1. There is no guild. Just a cultural and perhaps even a generational gap.
2. This "guild" is not isolated to Silicon Valley. I would venture to guess that the neckbeard-to-hipster ratio is far higher everywhere outside of the Bay Area.
3. There is a minor inconsistency in the claim that the neckbeards don't use social media, and the claim that they receive recruiting messages on LinkedIn.
Yes ... and the world is controlled by the Illuminati ... </sarcasm>
On a more serious note, I find this statement to be BS:
"Their tools of choice are C, C++, and Java — not Javascript, Perl, or PHP".
I'm a C person and have been for over a decade. That doesn't mean I think every problem can be solved by C. Most recently, I have fallen head over heals for Rails. I truly think that is an excellent tool for prototyping of web applications. Would I use C or C++ for this task? Absolutely not!
He overhears one guy's comment and spins a yarn. With no basis.
Sure there are programmers who like settlers of catalan and wear joke tshirts. Doesn't mean they're programming Gods.
What the original off the cuff remark meant is get someone with some serious experience who's done it before, someone skilled in more than one language and who actually understands the fundamentals behind the frameworks, in fact they could actually could write a framework themselves.
But Javascript, PHP and Perl? C, C++ and Java. Come on, who's this guy kidding?
Perl's still used plenty of places, like here at blip.tv, although it may not be as hip as the more modern scripting languages.
Java can come close to the performance of C, C++ and is taught in most universities these days. The inclusion of the language is appropriate.
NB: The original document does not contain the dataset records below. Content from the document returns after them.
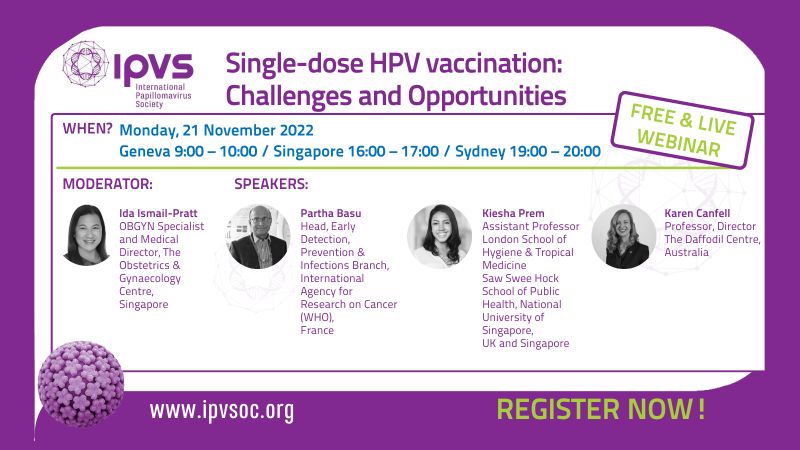 IPVS
International Papillomavirus Society

Single-dose HPV vaccination: Challenges and Opportunities

FREE & LIVE WEBINAR

WHEN? Monday, 21 November 2022
Geneva 9:00 – 10:00 / Singapore 16:00 – 17:00 / Sydney 19:00 – 20:00

MODERATOR:

Ida Ismail-Pratt
OBGYN Specialist and Medical Director, The Obstetrics & Gynaecology Centre, Singapore

SPEAKERS:

Partha Basu
Head, Early Detection, Prevention & Infections Branch, International Agency for Research on Cancer (WHO), France

Kiesha Prem
Assistant Professor London School of Hygiene & Tropical Medicine
Saw Swee Hock School of Public Health, National University of Singapore, UK and Singapore

Karen Canfell
Professor, Director The Daffodil Centre, Australia

www.ipvsoc.org

REGISTER NOW !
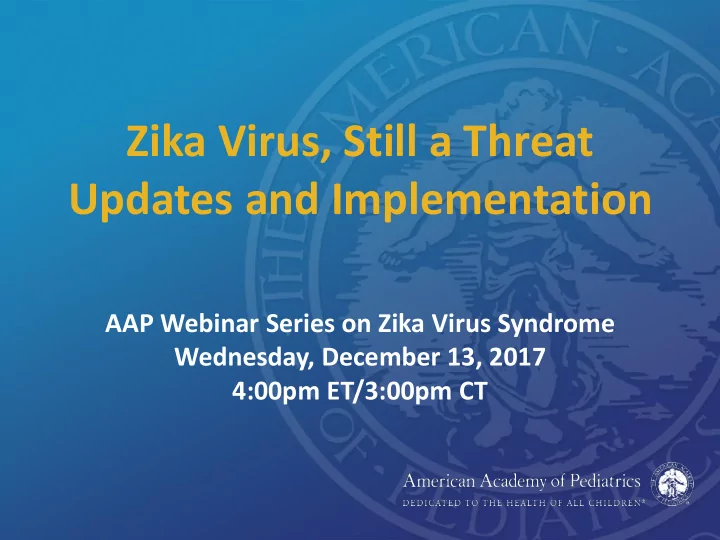 Zika Virus, Still a Threat
Updates and Implementation

AAP Webinar Series on Zika Virus Syndrome
Wednesday, December 13, 2017
4:00pm ET/3:00pm CT

American Academy of Pediatrics
DEDICATED TO THE HEALTH OF ALL CHILDREN®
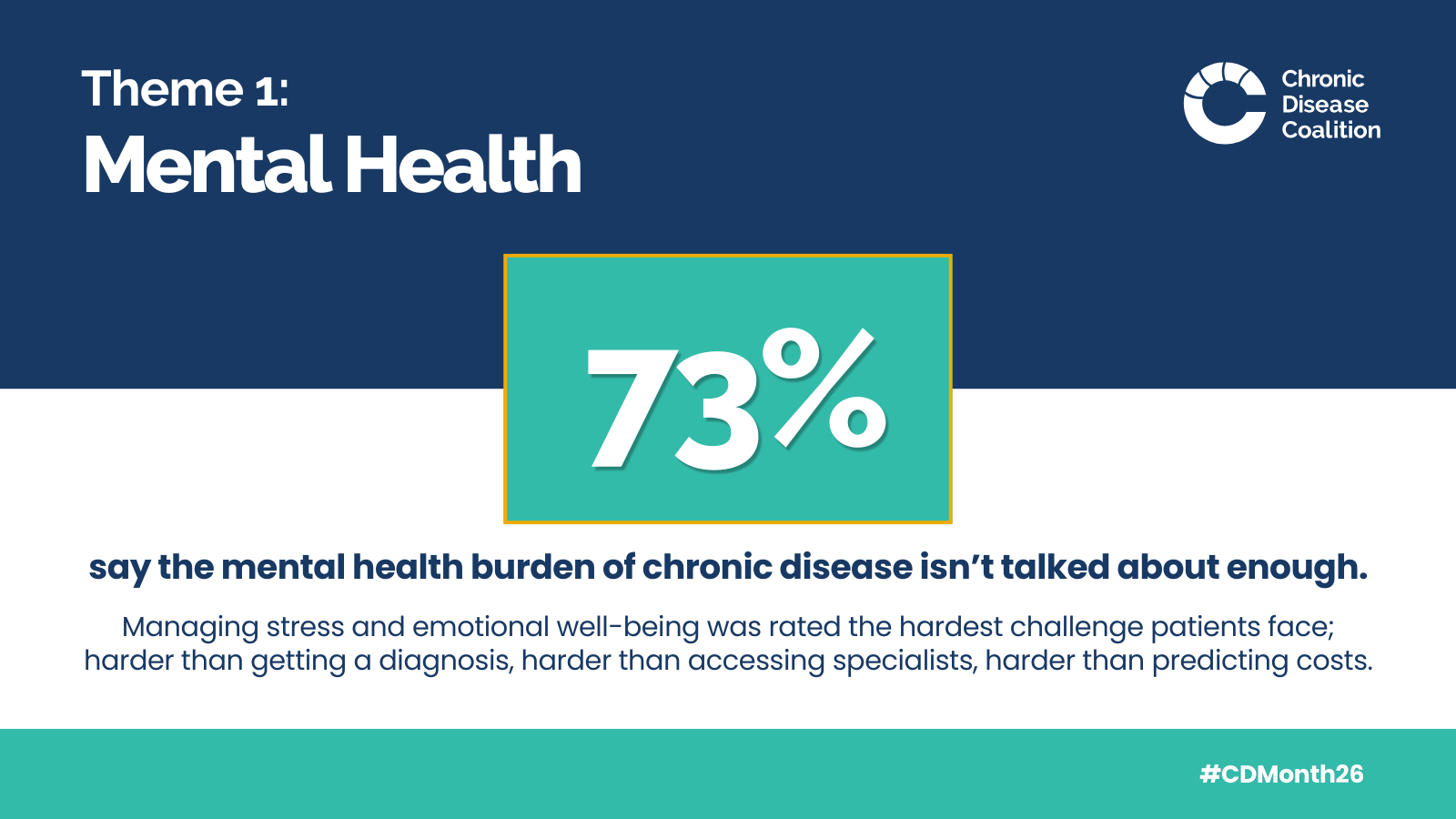 Theme 1:
Mental Health

Chronic
Disease
Coalition

73%

say the mental health burden of chronic disease isn't talked about enough.

Managing stress and emotional well-being was rated the hardest challenge patients face; harder than getting a diagnosis, harder than accessing specialists, harder than predicting costs.

#CDMonth26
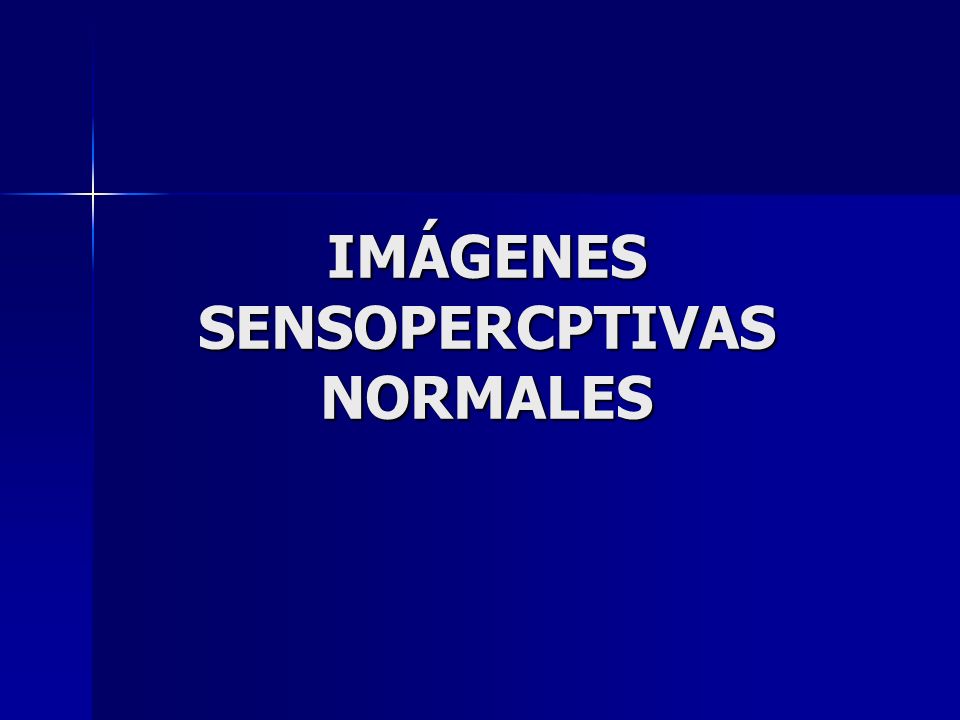 IMÁGENES SENSOPERCPTIVAS NORMALES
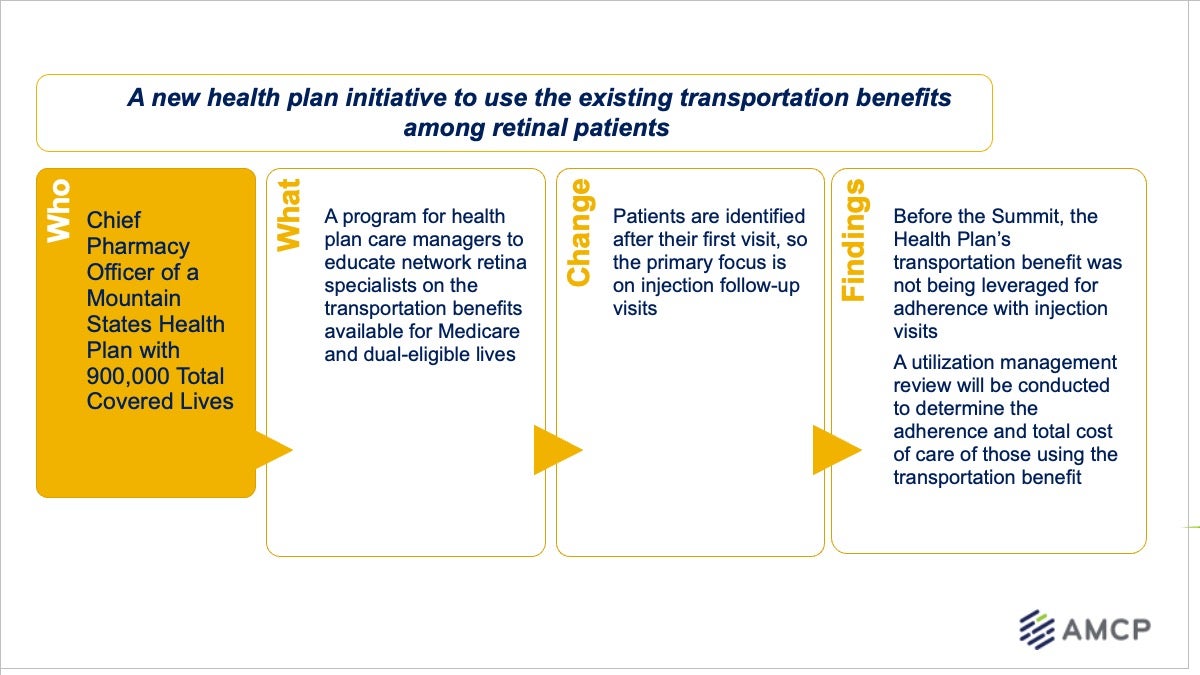 A new health plan initiative to use the existing transportation benefits among retinal patients

Who

Chief Pharmacy Officer of a Mountain States Health Plan with 900,000 Total Covered Lives

What

A program for health plan care managers to educate network retina specialists on the transportation benefits available for Medicare and dual-eligible lives

Change

Patients are identified after their first visit, so the primary focus is on injection follow-up visits

Findings

Before the Summit, the Health Plan's transportation benefit was not being leveraged for adherence with injection visits

A utilization management review will be conducted to determine the adherence and total cost of care of those using the transportation benefit

AMCP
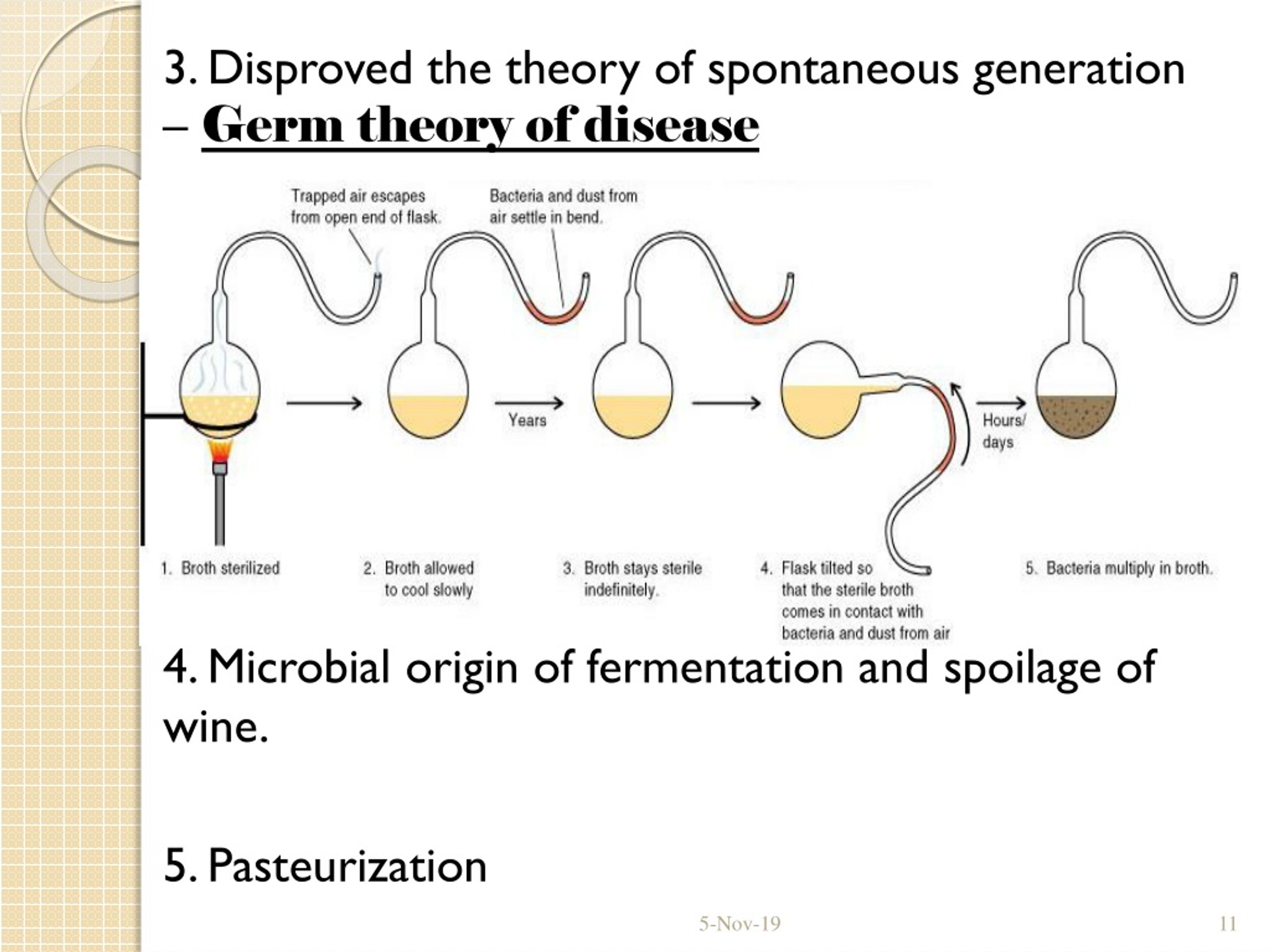 3. Disproved the theory of spontaneous generation – Germ theory of disease

Trapped air escapes from open end of flask.

Bacteria and dust from air settle in bend.

Years

Hours/ days

1. Broth sterilized

2. Broth allowed to cool slowly

3. Broth stays sterile indefinitely.

4. Flask tilted so that the sterile broth comes in contact with bacteria and dust from air

5. Bacteria multiply in broth.

4. Microbial origin of fermentation and spoilage of wine.

5. Pasteurization

5-Nov-19

11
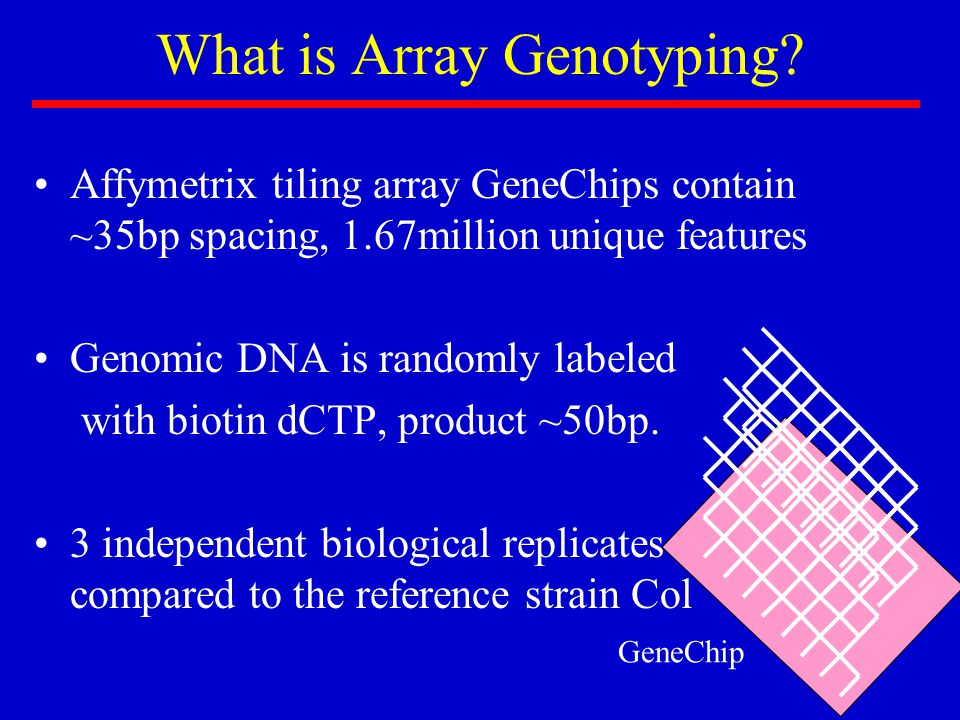 What is Array Genotyping?

• Affymetrix tiling array GeneChips contain ~35bp spacing, 1.67million unique features

• Genomic DNA is randomly labeled with biotin dCTP, product ~50bp.

• 3 independent biological replicates compared to the reference strain Col

GeneChip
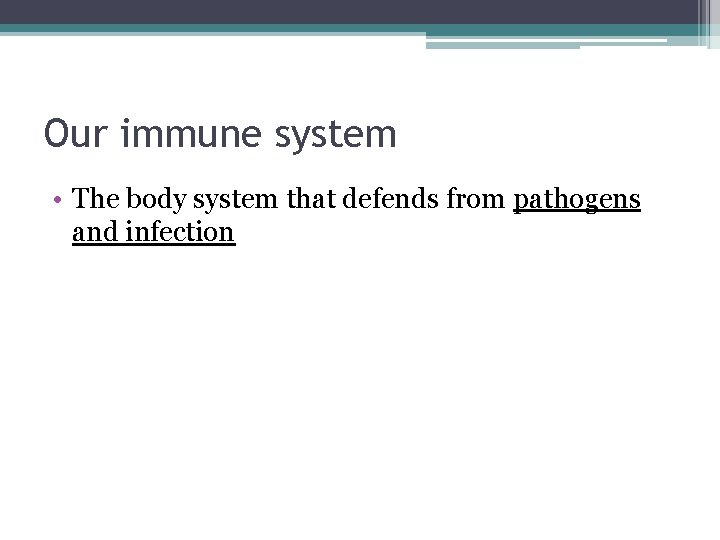 Our immune system

• The body system that defends from pathogens and infection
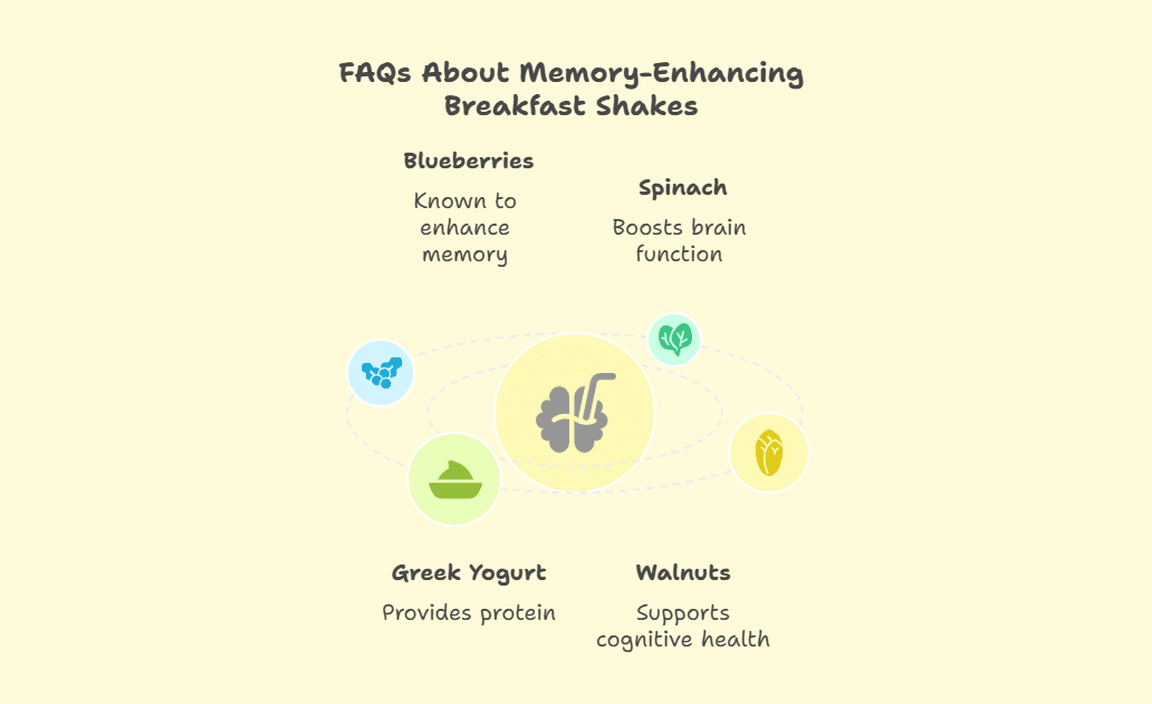 FAQs About Memory-Enhancing Breakfast Shakes

Blueberries

Known to enhance memory

Spinach

Boosts brain function

Greek Yogurt

Provides protein

Walnuts

Supports cognitive health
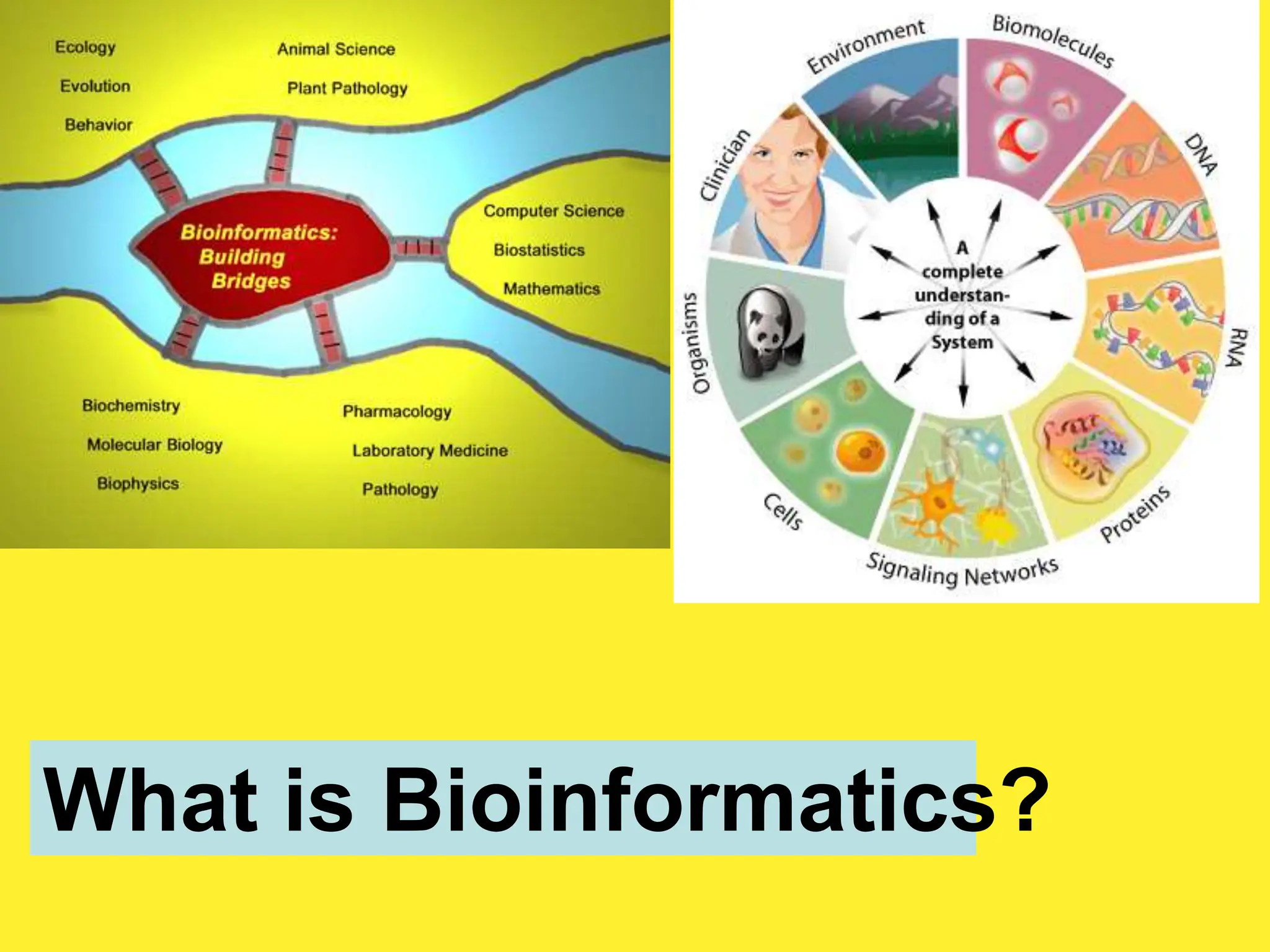 Ecology
Evolution
Behavior

Animal Science
Plant Pathology

Bioinformatics: Building Bridges

Computer Science
Biostatistics
Mathematics

Biochemistry
Molecular Biology
Biophysics

Pharmacology
Laboratory Medicine
Pathology

Environment
Biomolecules
DNA
RNA
Proteins
Signaling Networks
Cells
Organisms
Clinician

A complete understanding of a System

What is Bioinformatics?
I will say that I respect the guys that do the C, C++ and even Java more than maybe what I do day in and day out. I've got a pretty damn good grasp on JavaScript, but I'd need a few hours to brush up on pointer and memory management. I just feel like C, C++, Java are a waste of my time. But I do understand the need for the Neckbeards. It's much easier for Sir Neckbeard to jump up to a higher-level language than it would be for me to write performant C code, or even code that simply doesn't segfault on execution. And that is where their power is derived from.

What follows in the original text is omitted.